Package: MsBackendMgf
Authors: RforMassSpectrometry Package Maintainer [cre],
Laurent Gatto [aut] (ORCID: https://orcid.org/0000-0002-1520-2268), Johannes Rainer
[aut] (ORCID: https://orcid.org/0000-0002-6977-7147), Sebastian Gibb
[aut] (ORCID: https://orcid.org/0000-0001-7406-4443), Michael Witting
[ctb] (ORCID: https://orcid.org/0000-0002-1462-4426), Adriano Rutz
[ctb] (ORCID: https://orcid.org/0000-0003-0443-9902), Corey Broeckling
[ctb] (ORCID: https://orcid.org/0000-0002-6158-827X)
Last modified: 2025-04-07 06:51:57.532743
Compiled: Mon Apr 7 06:54:08 2025
Introduction
The Spectra
package provides a central infrastructure for the handling of Mass
Spectrometry (MS) data. The package supports interchangeable use of
different backends to import MS data from a variety of sources
(such as mzML files). The MsBackendMgf
package allows the import of MS/MS data from MGF (Mascot
Generic Format) files. The MsBackendMgf
backend allows
to load and represent data from these standard MGF files, while
the MsBackendAnnotatedMgf
backend supports import of data
from MGF files containing also annotations for the individual mass
peaks. This vignette illustrates the usage of the MsBackendMgf
package.
Installation
To install this package, start R
and enter:
if (!requireNamespace("BiocManager", quietly = TRUE))

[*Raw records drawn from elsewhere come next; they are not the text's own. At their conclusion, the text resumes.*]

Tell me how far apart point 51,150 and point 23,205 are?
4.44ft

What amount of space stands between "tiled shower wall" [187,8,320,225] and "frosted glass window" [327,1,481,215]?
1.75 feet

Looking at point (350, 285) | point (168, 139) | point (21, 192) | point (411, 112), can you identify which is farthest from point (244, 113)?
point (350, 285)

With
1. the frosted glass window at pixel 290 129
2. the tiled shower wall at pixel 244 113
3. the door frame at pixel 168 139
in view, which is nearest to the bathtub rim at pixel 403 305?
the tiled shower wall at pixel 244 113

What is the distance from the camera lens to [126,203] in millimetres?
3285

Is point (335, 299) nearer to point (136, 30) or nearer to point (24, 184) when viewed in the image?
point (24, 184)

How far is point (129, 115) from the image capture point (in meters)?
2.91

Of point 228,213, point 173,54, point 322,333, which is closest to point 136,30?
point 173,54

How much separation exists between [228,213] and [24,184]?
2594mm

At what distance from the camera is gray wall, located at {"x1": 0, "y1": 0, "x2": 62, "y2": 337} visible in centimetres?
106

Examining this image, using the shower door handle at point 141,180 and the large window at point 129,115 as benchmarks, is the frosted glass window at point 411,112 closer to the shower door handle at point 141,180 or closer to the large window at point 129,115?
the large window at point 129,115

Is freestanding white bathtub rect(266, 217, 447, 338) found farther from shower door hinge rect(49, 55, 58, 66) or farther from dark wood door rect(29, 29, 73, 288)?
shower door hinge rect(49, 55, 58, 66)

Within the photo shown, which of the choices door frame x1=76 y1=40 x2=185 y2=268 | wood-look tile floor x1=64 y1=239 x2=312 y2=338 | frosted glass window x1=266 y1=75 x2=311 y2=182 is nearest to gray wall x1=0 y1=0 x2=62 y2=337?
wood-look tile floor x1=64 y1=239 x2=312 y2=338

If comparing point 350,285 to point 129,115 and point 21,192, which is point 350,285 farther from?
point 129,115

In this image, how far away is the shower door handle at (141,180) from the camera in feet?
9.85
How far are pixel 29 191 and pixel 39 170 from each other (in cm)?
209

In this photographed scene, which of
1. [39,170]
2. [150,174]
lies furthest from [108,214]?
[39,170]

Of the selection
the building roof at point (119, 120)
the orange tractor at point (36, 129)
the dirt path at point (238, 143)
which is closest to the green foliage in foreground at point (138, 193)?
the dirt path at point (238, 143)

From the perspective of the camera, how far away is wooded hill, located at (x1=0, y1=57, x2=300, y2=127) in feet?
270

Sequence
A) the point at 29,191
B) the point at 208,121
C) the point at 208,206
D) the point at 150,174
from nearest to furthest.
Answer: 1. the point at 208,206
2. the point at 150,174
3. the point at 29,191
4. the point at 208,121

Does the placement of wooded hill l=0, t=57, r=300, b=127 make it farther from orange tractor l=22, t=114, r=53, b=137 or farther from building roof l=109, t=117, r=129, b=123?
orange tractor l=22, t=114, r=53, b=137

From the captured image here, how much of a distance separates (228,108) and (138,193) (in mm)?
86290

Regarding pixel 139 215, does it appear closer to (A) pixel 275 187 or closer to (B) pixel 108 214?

install.packages("BiocManager")
BiocManager::install("MsBackendMgf")
This will install this package and all eventually missing dependencies.
Importing MS/MS data from MGF files
MGF files store one to multiple spectra, typically centroided and of MS level 2. In our short example below, we load MGF files which are provided with this package. In a next section we also import data from an MGF file containing individual peak annotations. Below we first load all required packages and define the paths to the MGF files.
library(Spectra)
library(MsBackendMgf)
fls <- dir(system.file("extdata", package = "MsBackendMgf"),
full.names = TRUE, pattern = "^spectra(.*).mgf$")
fls
## [1] "/__w/_temp/Library/MsBackendMgf/extdata/spectra.mgf"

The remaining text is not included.